In deze zaak, die zich afspeelt in het kader van een kort geding, is er een geschil ontstaan tussen [naam eiseres] en de gedaagden, bestaande uit [naam gedaagde 1], [naam gedaagde 2], [naam gedaagde 3] en de maatschap [naam maatschap]. De kern van het geschil betreft de vraag of [naam eiseres] het concurrentiebeding, dat is opgenomen in de maatschapsovereenkomst, heeft overtreden. Dit concurrentiebeding verbiedt [naam eiseres] om als verloskundige werkzaam te zijn binnen een straal van vijf kilometer van de praktijk van de maatschap, gedurende een periode van tien jaar na de beëindiging van haar maatschapsaandeel. De rechtbank heeft eerder, in een vonnis van 22 augustus 2018, vastgesteld dat de maatschap per 10 februari 2018 is geëindigd en dat [naam eiseres] gebonden is aan het concurrentiebeding.

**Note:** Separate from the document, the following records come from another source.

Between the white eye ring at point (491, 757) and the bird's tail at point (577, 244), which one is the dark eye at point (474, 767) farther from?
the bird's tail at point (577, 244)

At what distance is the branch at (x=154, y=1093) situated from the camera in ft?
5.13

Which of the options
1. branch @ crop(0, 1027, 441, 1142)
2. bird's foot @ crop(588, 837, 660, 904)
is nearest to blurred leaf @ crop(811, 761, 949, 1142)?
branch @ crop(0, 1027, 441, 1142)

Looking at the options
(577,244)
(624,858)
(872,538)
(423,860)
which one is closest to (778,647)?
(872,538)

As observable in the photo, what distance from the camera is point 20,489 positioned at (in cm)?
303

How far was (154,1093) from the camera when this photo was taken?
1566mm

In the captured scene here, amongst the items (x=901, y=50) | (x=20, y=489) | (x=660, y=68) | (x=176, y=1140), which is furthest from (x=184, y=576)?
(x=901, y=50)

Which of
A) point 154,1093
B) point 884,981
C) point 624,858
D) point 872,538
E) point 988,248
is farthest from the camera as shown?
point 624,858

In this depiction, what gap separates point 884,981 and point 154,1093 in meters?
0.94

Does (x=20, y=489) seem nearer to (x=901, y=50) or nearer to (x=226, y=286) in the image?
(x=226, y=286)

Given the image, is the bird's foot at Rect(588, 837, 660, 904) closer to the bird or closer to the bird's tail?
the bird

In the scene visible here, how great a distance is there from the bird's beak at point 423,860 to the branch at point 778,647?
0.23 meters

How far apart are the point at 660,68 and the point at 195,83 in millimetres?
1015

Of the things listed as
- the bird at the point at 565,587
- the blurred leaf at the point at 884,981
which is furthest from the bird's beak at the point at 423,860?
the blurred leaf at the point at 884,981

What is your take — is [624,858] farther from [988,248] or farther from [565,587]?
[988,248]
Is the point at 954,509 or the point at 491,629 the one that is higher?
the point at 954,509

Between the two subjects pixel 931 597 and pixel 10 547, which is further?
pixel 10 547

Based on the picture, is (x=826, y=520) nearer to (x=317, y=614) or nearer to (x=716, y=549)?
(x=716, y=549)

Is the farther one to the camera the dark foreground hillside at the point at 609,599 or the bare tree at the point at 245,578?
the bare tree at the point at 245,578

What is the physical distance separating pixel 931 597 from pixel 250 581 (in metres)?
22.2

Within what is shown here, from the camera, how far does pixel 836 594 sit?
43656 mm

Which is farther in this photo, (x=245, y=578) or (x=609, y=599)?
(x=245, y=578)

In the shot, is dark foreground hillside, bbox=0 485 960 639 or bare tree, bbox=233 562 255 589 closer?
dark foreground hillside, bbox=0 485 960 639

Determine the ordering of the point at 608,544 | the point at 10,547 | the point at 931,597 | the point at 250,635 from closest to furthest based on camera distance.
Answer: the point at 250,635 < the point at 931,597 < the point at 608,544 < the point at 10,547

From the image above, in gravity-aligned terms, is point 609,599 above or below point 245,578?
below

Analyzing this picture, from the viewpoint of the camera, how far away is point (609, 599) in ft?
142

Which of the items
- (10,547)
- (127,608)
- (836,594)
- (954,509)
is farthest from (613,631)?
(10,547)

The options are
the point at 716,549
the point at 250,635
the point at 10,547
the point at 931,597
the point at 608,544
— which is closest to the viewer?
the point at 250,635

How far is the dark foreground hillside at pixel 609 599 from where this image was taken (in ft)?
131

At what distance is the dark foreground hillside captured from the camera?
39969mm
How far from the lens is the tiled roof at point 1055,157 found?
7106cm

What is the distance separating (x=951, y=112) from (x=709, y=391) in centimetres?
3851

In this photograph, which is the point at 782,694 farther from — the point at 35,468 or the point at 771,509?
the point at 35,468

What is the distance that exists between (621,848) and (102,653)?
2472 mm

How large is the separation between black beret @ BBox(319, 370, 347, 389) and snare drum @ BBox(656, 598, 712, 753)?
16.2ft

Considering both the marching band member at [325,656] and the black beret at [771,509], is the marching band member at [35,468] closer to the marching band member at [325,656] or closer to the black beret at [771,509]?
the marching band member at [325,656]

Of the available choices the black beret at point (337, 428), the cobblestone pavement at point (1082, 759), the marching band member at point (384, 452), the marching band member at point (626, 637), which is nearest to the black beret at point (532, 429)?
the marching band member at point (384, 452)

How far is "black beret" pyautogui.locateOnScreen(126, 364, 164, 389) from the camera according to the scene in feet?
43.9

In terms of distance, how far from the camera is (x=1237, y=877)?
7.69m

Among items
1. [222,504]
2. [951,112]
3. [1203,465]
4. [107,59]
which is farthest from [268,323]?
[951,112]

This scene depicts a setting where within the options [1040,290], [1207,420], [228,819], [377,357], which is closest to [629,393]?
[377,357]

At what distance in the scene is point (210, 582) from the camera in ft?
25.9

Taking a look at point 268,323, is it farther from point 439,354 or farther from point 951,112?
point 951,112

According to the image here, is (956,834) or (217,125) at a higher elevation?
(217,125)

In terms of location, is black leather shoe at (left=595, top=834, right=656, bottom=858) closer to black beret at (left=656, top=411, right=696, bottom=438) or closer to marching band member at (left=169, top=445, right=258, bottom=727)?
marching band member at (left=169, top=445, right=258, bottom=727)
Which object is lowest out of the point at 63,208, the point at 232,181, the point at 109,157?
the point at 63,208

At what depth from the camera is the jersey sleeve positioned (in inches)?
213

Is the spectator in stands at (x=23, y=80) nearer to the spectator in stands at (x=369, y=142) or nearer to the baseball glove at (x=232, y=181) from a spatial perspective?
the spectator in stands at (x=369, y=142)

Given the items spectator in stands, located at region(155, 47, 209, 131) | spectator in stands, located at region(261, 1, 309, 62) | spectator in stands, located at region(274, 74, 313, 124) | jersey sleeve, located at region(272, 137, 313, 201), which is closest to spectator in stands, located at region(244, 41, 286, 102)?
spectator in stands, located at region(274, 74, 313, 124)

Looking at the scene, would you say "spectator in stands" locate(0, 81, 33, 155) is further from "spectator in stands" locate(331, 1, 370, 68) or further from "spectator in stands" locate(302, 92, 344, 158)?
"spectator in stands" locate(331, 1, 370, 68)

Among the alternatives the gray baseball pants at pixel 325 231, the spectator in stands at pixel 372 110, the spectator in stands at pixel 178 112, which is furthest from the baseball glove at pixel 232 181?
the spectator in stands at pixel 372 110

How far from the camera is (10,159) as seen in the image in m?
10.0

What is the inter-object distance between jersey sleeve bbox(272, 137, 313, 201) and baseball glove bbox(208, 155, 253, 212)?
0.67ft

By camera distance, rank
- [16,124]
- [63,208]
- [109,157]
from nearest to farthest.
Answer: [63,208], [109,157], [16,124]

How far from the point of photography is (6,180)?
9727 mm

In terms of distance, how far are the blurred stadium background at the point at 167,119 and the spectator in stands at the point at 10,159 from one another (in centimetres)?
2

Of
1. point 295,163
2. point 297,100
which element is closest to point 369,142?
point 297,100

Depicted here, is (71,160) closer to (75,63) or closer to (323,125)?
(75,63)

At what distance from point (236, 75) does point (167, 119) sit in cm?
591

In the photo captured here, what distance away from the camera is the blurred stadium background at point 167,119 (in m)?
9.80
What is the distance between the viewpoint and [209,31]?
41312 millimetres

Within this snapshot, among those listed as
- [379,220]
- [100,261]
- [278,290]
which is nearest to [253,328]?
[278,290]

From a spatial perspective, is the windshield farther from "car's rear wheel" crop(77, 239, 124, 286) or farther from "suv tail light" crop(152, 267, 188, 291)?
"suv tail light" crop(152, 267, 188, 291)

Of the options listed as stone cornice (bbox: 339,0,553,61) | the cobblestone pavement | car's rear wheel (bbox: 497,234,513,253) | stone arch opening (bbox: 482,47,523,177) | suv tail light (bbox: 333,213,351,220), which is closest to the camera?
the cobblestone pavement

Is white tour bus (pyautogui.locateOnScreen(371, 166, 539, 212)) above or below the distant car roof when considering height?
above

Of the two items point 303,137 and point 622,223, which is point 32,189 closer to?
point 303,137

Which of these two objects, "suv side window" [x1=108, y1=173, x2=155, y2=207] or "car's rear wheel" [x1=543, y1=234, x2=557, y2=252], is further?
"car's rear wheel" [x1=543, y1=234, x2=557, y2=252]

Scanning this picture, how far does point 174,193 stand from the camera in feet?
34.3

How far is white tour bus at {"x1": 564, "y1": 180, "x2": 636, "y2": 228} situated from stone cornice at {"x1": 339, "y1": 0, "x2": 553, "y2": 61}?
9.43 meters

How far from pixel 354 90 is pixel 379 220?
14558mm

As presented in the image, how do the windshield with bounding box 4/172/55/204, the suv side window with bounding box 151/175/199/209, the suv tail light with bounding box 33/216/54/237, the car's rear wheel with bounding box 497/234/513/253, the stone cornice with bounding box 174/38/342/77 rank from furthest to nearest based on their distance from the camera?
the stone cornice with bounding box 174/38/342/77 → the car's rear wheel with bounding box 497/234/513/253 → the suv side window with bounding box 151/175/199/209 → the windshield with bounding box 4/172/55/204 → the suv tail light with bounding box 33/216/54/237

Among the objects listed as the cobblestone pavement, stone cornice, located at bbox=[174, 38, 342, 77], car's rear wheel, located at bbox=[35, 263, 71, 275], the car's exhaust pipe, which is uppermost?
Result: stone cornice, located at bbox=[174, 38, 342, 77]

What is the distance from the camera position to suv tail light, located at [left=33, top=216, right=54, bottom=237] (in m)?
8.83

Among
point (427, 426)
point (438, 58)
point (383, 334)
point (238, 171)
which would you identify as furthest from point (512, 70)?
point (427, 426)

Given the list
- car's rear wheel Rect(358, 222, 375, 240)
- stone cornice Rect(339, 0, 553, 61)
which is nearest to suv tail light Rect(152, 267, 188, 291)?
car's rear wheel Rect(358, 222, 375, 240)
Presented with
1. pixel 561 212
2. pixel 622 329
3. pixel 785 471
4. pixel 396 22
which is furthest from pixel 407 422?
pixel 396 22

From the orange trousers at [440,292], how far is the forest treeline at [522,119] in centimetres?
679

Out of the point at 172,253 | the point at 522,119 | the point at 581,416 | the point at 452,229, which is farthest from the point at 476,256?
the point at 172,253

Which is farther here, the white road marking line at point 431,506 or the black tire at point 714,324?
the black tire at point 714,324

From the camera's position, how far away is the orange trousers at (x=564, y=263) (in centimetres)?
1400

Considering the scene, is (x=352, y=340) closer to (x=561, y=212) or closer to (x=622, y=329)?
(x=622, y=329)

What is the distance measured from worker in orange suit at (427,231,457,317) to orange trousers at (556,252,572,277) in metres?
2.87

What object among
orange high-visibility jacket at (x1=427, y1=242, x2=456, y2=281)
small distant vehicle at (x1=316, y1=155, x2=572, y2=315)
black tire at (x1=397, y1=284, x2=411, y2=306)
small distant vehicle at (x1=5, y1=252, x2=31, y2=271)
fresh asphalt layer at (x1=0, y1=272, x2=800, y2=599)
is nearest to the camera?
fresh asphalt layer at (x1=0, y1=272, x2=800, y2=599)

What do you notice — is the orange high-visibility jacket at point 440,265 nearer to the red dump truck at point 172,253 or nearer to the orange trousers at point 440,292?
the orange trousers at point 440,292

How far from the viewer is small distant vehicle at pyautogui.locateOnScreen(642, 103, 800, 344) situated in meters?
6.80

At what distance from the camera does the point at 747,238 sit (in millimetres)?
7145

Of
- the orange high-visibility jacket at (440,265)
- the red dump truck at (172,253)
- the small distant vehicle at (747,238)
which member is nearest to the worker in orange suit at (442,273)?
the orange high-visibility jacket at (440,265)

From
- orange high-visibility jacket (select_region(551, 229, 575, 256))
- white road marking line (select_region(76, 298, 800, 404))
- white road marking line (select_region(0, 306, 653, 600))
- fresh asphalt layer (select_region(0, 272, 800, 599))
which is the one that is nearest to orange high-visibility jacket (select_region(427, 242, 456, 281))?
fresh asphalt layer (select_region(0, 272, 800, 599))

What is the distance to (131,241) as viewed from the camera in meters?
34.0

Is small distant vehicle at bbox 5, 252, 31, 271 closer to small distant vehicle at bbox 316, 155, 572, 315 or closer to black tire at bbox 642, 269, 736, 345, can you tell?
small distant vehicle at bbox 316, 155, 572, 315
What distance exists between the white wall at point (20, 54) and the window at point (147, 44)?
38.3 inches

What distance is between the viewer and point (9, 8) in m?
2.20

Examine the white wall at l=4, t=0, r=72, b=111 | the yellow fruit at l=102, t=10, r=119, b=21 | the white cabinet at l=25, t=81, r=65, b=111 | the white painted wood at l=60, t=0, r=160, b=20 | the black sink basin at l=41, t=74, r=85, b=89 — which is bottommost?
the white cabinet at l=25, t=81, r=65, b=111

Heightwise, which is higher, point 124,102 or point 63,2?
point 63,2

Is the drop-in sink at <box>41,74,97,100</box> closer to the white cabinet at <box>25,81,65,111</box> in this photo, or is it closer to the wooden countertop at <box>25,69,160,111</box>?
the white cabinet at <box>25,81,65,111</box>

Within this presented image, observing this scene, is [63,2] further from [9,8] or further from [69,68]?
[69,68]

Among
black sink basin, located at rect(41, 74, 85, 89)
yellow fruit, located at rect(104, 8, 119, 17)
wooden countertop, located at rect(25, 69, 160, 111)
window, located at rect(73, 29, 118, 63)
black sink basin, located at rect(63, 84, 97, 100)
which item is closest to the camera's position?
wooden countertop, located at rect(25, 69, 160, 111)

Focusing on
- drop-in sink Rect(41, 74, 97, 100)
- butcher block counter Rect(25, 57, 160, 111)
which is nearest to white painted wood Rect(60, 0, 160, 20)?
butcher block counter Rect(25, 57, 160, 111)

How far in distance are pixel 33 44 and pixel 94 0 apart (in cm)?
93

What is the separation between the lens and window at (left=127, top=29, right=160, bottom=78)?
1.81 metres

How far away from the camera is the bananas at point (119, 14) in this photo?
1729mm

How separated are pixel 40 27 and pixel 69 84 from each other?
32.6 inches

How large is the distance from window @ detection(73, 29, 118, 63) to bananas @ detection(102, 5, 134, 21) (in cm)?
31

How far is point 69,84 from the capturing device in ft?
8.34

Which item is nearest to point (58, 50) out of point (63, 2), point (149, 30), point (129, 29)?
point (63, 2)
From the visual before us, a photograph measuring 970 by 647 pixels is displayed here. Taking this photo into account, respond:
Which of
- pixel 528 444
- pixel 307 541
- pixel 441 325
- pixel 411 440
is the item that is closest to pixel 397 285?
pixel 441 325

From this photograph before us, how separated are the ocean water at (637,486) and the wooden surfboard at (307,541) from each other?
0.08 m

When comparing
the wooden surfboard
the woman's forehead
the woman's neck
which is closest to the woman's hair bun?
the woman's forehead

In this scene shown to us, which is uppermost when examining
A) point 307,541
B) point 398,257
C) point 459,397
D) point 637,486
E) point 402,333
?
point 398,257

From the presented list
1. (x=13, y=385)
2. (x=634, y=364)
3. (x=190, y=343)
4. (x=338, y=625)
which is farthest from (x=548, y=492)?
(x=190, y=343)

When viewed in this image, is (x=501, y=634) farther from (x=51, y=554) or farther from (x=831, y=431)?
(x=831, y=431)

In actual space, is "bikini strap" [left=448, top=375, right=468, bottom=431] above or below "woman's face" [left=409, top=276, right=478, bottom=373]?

In het kort geding vordert [naam eiseres] schorsing van de executie van het vonnis van 22 augustus 2018 en van het concurrentiebeding, omdat zij van mening is dat zij niet in strijd met het concurrentiebeding heeft gehandeld. De gedaagden stellen echter dat [naam eiseres] zich sinds 1 januari 2019 als zelfstandig verloskundige heeft gevestigd binnen de verboden straal en dat zij daardoor de dwangsom van € 25.000,00 heeft verbeurd. De voorzieningenrechter oordeelt dat er voldoende aanwijzingen zijn dat [naam eiseres] het concurrentiebeding heeft overtreden, en wijst de vorderingen van [naam eiseres] af. Tevens wordt [naam eiseres] veroordeeld in de proceskosten van de gedaagden.
De uitspraak is gedaan door mr. A.F.L. Geerdes op 16 maart 2021, waarbij de rechtbank de vorderingen van [naam eiseres] afwijst en haar in de proceskosten veroordeelt.